Transcribe the material verbatim, starting at its first line and stopping once the line containing "Furosemide is a" has been given; no picture should appear.

* * * * * * * * *

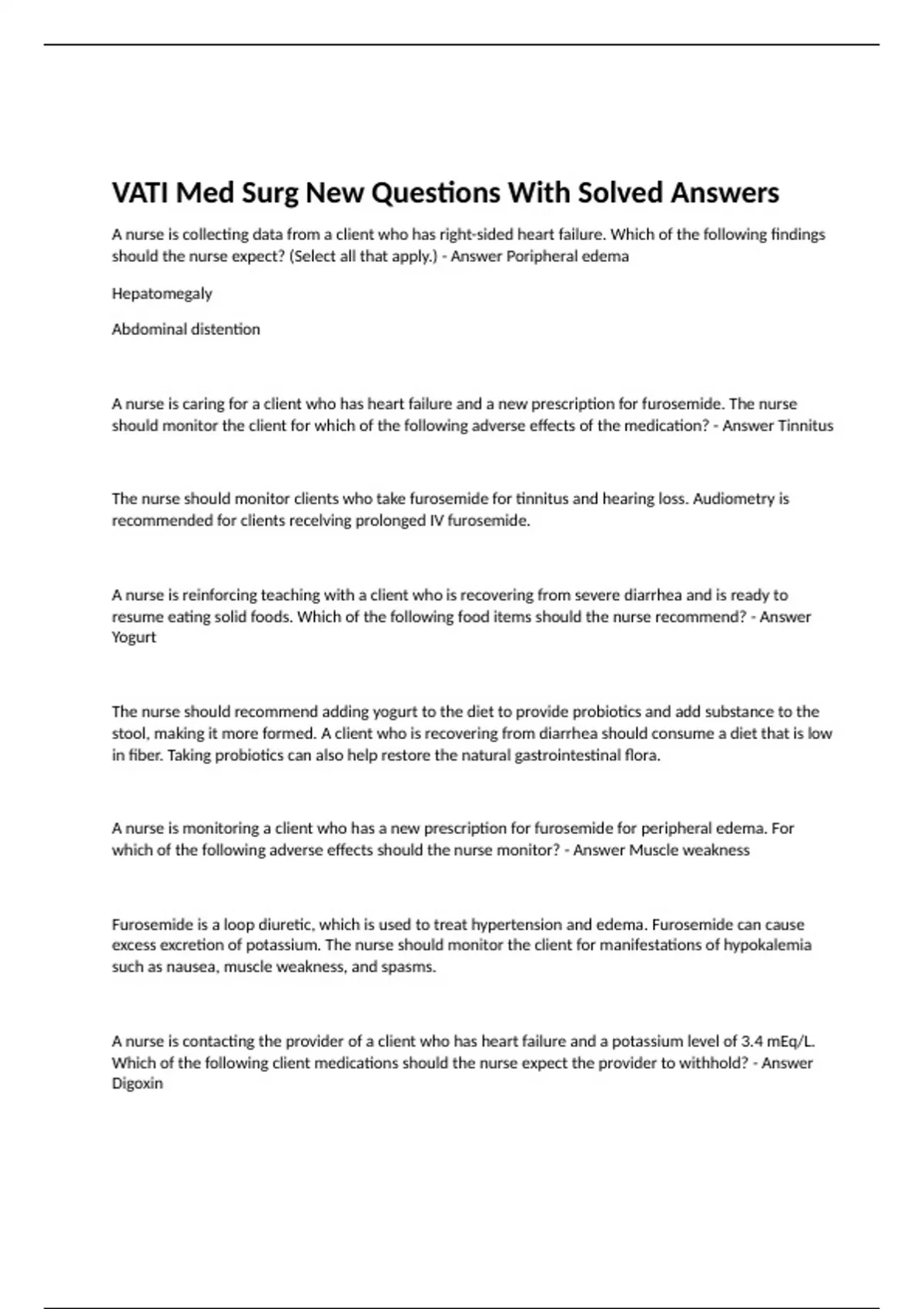 VATI Med Surg New Questions With Solved Answers

A nurse is collecting data from a client who has right-sided heart failure. Which of the following findings should the nurse expect? (Select all that apply.) - Answer Poripheral edema

Hepatomegaly

Abdominal distention

A nurse is caring for a client who has heart failure and a new prescription for furosemide. The nurse should monitor the client for which of the following adverse effects of the medication? - Answer Tinnitus

The nurse should monitor clients who take furosemide for tinnitus and hearing loss. Audiometry is recommended for clients recelving prolonged IV furosemide.

A nurse is reinforcing teaching with a client who is recovering from severe diarrhea and is ready to resume eating solid foods. Which of the following food items should the nurse recommend? - Answer Yogurt

The nurse should recommend adding yogurt to the diet to provide probiotics and add substance to the stool, making it more formed. A client who is recovering from diarrhea should consume a diet that is low in fiber. Taking probiotics can also help restore the natural gastrointestinal flora.

A nurse is monitoring a client who has a new prescription for furosemide for peripheral edema. For which of the following adverse effects should the nurse monitor? - Answer Muscle weakness

Furosemide is a loop diuretic, which is used to treat hypertension and edema. Furosemide can cause excess excretion of potassium. The nurse should monitor the client for manifestations of hypokalemia such as nausea, muscle weakness, and spasms.

A nurse is contacting the provider of a client who has heart failure and a potassium level of 3.4 mEq/L. Which of the following client medications should the nurse expect the provider to withhold? - Answer Digoxin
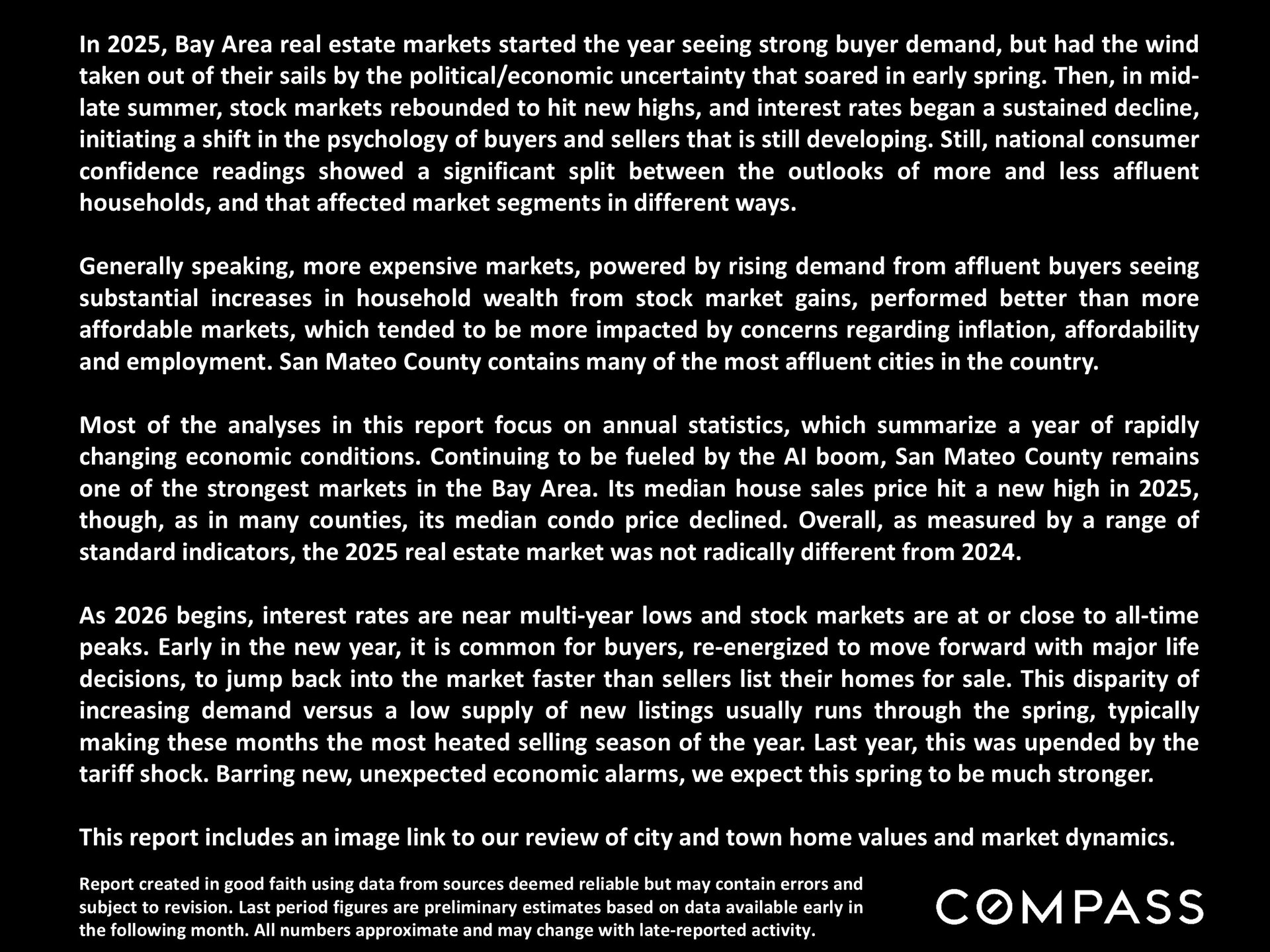 In 2025, Bay Area real estate markets started the year seeing strong buyer demand, but had the wind taken out of their sails by the political/economic uncertainty that soared in early spring. Then, in mid-late summer, stock markets rebounded to hit new highs, and interest rates began a sustained decline, initiating a shift in the psychology of buyers and sellers that is still developing. Still, national consumer confidence readings showed a significant split between the outlooks of more and less affluent households, and that affected market segments in different ways.

Generally speaking, more expensive markets, powered by rising demand from affluent buyers seeing substantial increases in household wealth from stock market gains, performed better than more affordable markets, which tended to be more impacted by concerns regarding inflation, affordability and employment. San Mateo County contains many of the most affluent cities in the country.

Most of the analyses in this report focus on annual statistics, which summarize a year of rapidly changing economic conditions. Continuing to be fueled by the AI boom, San Mateo County remains one of the strongest markets in the Bay Area. Its median house sales price hit a new high in 2025, though, as in many counties, its median condo price declined. Overall, as measured by a range of standard indicators, the 2025 real estate market was not radically different from 2024.

As 2026 begins, interest rates are near multi-year lows and stock markets are at or close to all-time peaks. Early in the new year, it is common for buyers, re-energized to move forward with major life decisions, to jump back into the market faster than sellers list their homes for sale. This disparity of increasing demand versus a low supply of new listings usually runs through the spring, typically making these months the most heated selling season of the year. Last year, this was upended by the tariff shock. Barring new, unexpected economic alarms, we expect this spring to be much stronger.

This report includes an image link to our review of city and town home values and market dynamics.

Report created in good faith using data from sources deemed reliable but may contain errors and subject to revision. Last period figures are preliminary estimates based on data available early in the following month. All numbers approximate and may change with late-reported activity.

COMPASS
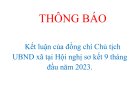 THÔNG BÁO

Kết luận của đồng chí Chủ tịch UBND xã tại Hội nghị sơ kết 9 tháng đầu năm 2023.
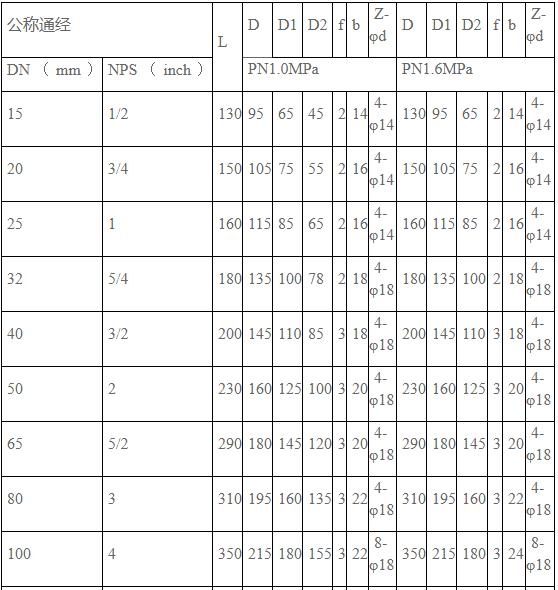 | 公称通经 | | L | D | D1 | D2 | f | b | Z-φd | D | D1 | D2 | f | b | Z-φd |
|---|---|---|---|---|---|---|---|---|---|---|---|---|---|---|
| DN （ mm ） | NPS （ inch ） | | PN1.0MPa | | | | | | PN1.6MPa | | | | | |
| 15 | 1/2 | 130 | 95 | 65 | 45 | 2 | 14 | 4-φ14 | 130 | 95 | 65 | 2 | 14 | 4-φ14 |
| 20 | 3/4 | 150 | 105 | 75 | 55 | 2 | 16 | 4-φ14 | 150 | 105 | 75 | 2 | 16 | 4-φ14 |
| 25 | 1 | 160 | 115 | 85 | 65 | 2 | 16 | 4-φ14 | 160 | 115 | 85 | 2 | 16 | 4-φ14 |
| 32 | 5/4 | 180 | 135 | 100 | 78 | 2 | 18 | 4-φ18 | 180 | 135 | 100 | 2 | 18 | 4-φ18 |
| 40 | 3/2 | 200 | 145 | 110 | 85 | 3 | 18 | 4-φ18 | 200 | 145 | 110 | 3 | 18 | 4-φ18 |
| 50 | 2 | 230 | 160 | 125 | 100 | 3 | 20 | 4-φ18 | 230 | 160 | 125 | 3 | 20 | 4-φ18 |
| 65 | 5/2 | 290 | 180 | 145 | 120 | 3 | 20 | 4-φ18 | 290 | 180 | 145 | 3 | 20 | 4-φ18 |
| 80 | 3 | 310 | 195 | 160 | 135 | 3 | 22 | 4-φ18 | 310 | 195 | 160 | 3 | 22 | 4-φ18 |
| 100 | 4 | 350 | 215 | 180 | 155 | 3 | 22 | 8-φ18 | 350 | 215 | 180 | 3 | 24 | 8-φ18 |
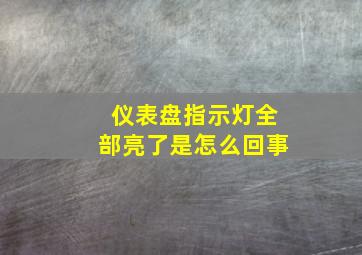 仪表盘指示灯全部亮了是怎么回事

* * * * * * * * *

### SOLVED PROBLEM:
 VATI Med Surg New Questions With Solved Answers

A nurse is collecting data from a client who has right-sided heart failure. Which of the following findings should the nurse expect? (Select all that apply.) - Answer Poripheral edema

Hepatomegaly

Abdominal distention

A nurse is caring for a client who has heart failure and a new prescription for furosemide. The nurse should monitor the client for which of the following adverse effects of the medication? - Answer Tinnitus

The nurse should monitor clients who take furosemide for tinnitus and hearing loss. Audiometry is recommended for clients recelving prolonged IV furosemide.

A nurse is reinforcing teaching with a client who is recovering from severe diarrhea and is ready to resume eating solid foods. Which of the following food items should the nurse recommend? - Answer Yogurt

The nurse should recommend adding yogurt to the diet to provide probiotics and add substance to the stool, making it more formed. A client who is recovering from diarrhea should consume a diet that is low in fiber. Taking probiotics can also help restore the natural gastrointestinal flora.

A nurse is monitoring a client who has a new prescription for furosemide for peripheral edema. For which of the following adverse effects should the nurse monitor? - Answer Muscle weakness

Furosemide is a loop diuretic, which is used to treat hypertension and edema. Furosemide can cause excess excretion of potassium. The nurse should monitor the client for manifestations of hypokalemia such as nausea, muscle weakness, and spasms.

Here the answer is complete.